There are some dramas that people actually like.
The season finale of the HBO hit Succession, for example, was extremely entertaining. I and millions of other viewers loved it.
Here’s the thing about drama: a little can be a lot of fun. But too much—especially the stuff we feel like we can’t control—starts to take a mental toll.
It often felt, over the past year, that we were collectively being held hostage to real-life dramas that rivalled those of our favourite TV show.
The prime culprits—of course—are the tough choices we’ve had to make through the COVID pandemic. It’s the drama that just won’t stop. It’s overwhelming. It’s unrelenting. It’s so unprecedented we’ve had to create a whole new vernacular to describe the experience.
Another ongoing drama is the existential threat of climate change. Whenever I tell people that I work on climate change for a living the first question out of their mouths is some version of “Are we screwed?” It never fails—at a dinner party, at the barbershop, you name it.
This widespread angst is backed up by public opinion research. Nearly 60 per cent of global youth say they are very worried about climate change and almost half say those concerns about climate affect their daily lives. Here in Canada, this “eco-anxiety” is exacerbated by the extreme wildfires and flooding we saw this year and the expectation that the devastating effects of climate change will only get worse.
Does it need to be this way? Do we have to suffer from the anxiety and uncertainty of a frightening, dystopic future? The short answer is no.

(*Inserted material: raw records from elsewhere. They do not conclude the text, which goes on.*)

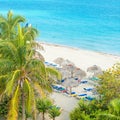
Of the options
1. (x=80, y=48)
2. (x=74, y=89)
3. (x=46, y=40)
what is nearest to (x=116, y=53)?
(x=80, y=48)

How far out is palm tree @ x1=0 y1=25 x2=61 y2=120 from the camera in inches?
540

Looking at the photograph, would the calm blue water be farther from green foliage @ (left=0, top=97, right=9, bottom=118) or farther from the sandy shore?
green foliage @ (left=0, top=97, right=9, bottom=118)

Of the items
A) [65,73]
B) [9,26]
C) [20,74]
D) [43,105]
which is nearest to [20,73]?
[20,74]

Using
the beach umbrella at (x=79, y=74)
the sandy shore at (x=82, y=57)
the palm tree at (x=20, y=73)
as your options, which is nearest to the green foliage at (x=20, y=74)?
the palm tree at (x=20, y=73)

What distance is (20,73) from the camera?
14.2 m

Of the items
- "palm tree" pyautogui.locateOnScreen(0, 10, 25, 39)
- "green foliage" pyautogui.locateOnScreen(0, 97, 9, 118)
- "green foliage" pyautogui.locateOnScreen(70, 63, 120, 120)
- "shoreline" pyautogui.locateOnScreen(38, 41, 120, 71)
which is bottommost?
"green foliage" pyautogui.locateOnScreen(0, 97, 9, 118)

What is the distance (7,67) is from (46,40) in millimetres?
37069

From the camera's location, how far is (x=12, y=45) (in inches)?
551

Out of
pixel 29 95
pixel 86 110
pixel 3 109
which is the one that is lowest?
pixel 3 109

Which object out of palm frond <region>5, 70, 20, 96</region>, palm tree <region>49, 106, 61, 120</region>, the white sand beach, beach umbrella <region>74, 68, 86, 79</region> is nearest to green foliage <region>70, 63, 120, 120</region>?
palm tree <region>49, 106, 61, 120</region>

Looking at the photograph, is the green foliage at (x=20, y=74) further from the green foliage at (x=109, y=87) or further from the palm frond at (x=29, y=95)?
the green foliage at (x=109, y=87)

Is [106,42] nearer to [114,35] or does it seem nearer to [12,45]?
[114,35]

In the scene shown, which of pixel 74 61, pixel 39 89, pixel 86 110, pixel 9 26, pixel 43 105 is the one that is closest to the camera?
pixel 39 89

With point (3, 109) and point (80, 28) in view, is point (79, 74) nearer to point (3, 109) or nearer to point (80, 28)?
point (3, 109)
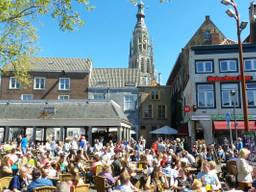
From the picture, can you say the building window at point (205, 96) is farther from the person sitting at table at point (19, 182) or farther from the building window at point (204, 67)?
the person sitting at table at point (19, 182)

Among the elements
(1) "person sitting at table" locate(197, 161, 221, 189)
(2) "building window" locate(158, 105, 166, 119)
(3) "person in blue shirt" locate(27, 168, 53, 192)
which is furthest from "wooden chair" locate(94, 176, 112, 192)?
(2) "building window" locate(158, 105, 166, 119)

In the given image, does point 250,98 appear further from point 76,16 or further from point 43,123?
point 76,16

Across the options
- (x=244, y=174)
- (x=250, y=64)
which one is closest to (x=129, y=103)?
(x=250, y=64)

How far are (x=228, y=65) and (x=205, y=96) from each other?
11.7ft

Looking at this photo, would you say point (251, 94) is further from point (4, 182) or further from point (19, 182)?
point (4, 182)

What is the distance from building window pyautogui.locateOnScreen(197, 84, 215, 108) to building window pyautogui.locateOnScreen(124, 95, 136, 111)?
14468 millimetres

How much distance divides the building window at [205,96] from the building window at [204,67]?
53.4 inches

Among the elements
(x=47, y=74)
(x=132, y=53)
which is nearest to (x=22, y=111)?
(x=47, y=74)

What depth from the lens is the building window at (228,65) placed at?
1108 inches

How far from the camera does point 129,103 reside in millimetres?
41500

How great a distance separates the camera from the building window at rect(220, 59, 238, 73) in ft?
92.3

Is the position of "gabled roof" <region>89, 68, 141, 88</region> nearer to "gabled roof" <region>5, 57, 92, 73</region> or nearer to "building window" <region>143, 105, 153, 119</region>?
"gabled roof" <region>5, 57, 92, 73</region>

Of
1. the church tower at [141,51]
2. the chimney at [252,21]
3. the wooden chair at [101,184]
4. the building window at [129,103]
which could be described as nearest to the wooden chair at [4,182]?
the wooden chair at [101,184]

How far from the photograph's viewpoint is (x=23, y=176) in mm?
7965
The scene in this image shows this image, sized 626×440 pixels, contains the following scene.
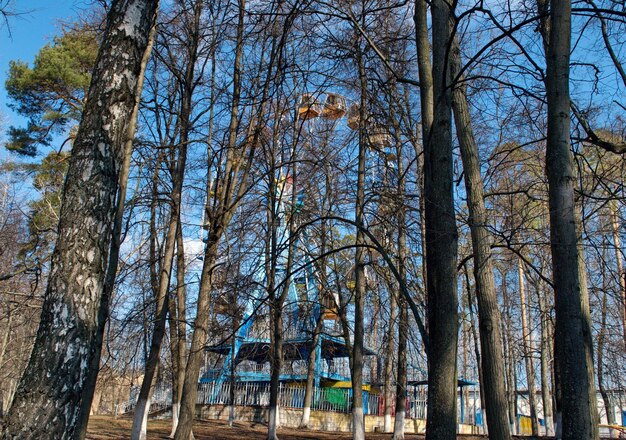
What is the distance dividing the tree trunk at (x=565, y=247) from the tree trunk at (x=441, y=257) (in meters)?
0.93

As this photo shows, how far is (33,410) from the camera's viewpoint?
341cm

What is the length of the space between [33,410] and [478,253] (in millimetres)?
5722

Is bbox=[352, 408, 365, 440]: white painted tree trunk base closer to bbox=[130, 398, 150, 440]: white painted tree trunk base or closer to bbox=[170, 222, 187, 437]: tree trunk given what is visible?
bbox=[170, 222, 187, 437]: tree trunk

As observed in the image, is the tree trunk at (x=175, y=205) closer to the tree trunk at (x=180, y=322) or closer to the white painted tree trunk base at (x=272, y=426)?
the tree trunk at (x=180, y=322)

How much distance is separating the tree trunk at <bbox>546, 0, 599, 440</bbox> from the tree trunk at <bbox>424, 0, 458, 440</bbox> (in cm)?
93

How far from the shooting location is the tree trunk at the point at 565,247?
184 inches

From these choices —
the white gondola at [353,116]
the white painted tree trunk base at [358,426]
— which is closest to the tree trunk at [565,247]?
the white painted tree trunk base at [358,426]

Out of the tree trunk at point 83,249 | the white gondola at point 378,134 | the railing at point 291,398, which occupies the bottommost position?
the railing at point 291,398

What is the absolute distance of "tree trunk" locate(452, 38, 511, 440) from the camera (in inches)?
260

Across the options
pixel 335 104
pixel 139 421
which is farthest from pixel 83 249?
pixel 335 104

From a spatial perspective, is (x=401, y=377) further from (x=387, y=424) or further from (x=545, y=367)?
(x=545, y=367)

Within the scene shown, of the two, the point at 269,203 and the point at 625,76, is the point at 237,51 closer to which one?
the point at 269,203

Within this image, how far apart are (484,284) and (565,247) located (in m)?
2.65

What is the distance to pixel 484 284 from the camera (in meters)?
7.46
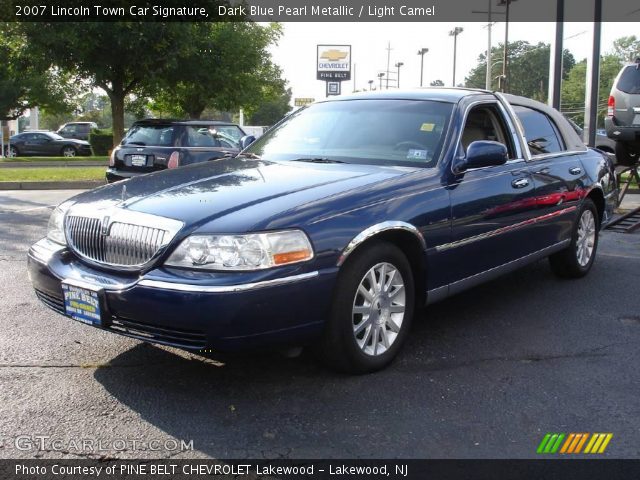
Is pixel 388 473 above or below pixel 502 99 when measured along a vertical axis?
below

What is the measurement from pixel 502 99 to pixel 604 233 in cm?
Answer: 413

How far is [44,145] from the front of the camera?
32281 mm

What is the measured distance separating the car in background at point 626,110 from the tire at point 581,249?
609 cm

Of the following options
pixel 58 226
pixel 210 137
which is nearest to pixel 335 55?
pixel 210 137

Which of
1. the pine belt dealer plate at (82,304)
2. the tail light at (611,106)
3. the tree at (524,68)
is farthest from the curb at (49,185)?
the tree at (524,68)

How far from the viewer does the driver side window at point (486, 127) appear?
4867mm

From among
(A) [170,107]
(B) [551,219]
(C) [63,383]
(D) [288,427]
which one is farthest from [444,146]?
(A) [170,107]

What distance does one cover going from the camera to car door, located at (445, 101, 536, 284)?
4.40m

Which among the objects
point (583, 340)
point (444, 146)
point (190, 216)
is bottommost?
point (583, 340)

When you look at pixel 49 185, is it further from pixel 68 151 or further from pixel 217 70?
pixel 68 151

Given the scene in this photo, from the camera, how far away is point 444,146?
4465 millimetres

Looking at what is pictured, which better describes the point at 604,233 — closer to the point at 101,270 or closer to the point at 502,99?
the point at 502,99

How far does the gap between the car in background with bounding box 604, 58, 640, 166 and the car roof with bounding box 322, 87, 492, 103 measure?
300 inches

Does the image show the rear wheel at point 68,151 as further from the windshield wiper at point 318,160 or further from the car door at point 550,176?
the windshield wiper at point 318,160
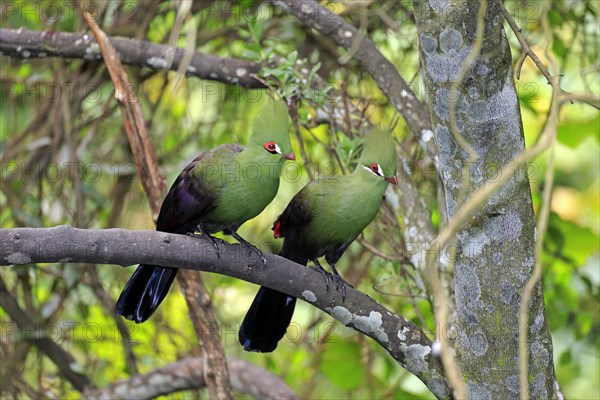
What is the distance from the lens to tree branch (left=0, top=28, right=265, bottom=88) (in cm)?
316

Of course, we’re not going to sort out all of the world’s current craziness, but here’s one thing we could do in 2022 to ease Canadians’ climate change worries: make climate change boring. Boredom means predictability. It means calm. And I think we could all use a bit of that right now.
There’s a quote attributed to Winston Churchill that goes like this: “Let our advance worrying become advance thinking and planning.” That’s what we have the potential to do in the coming year in this country.
Canada now has a climate change law at the federal level, the Net Zero Emissions Accountability Act, which requires—by the end of March—the country’s first 2030 emissions reduction plan. For the new Minister of the Environment and Climate Change, Steven Guilbeault, this plan needs to include mandates for electric and zero emission vehicles, cutting down on methane pollution, capping and cutting emissions from the oil and gas industry, and transitioning to a net zero electricity grid.
If the government does all of this, we’ll be well on the way to taking a significant bite out of carbon emissions in this country for the first time.
Will this instantly lift the worry-burden that people are feeling with respect to climate? Of course not. But knowing that we have a plan, that we’re starting to bend the greenhouse gas emissions curve downwards, will be a significant psychological milestone in the history of the Canadian carbon conversation.
Other countries that have already made more progress on carbon reduction show us the way forward. The U.K., for instance, has halved carbon emissions since 1990. It has settled into an annual cycle of executing the national carbon reduction plan, assessing progress against the plan, updating the plan, then repeating. It’s boring. It’s predictable. It’s working.
When public policies are working well, they usually cease being hot topics of discussion. My hope for 2022 is that we’ll need to talk about climate change less, because we’re doing more.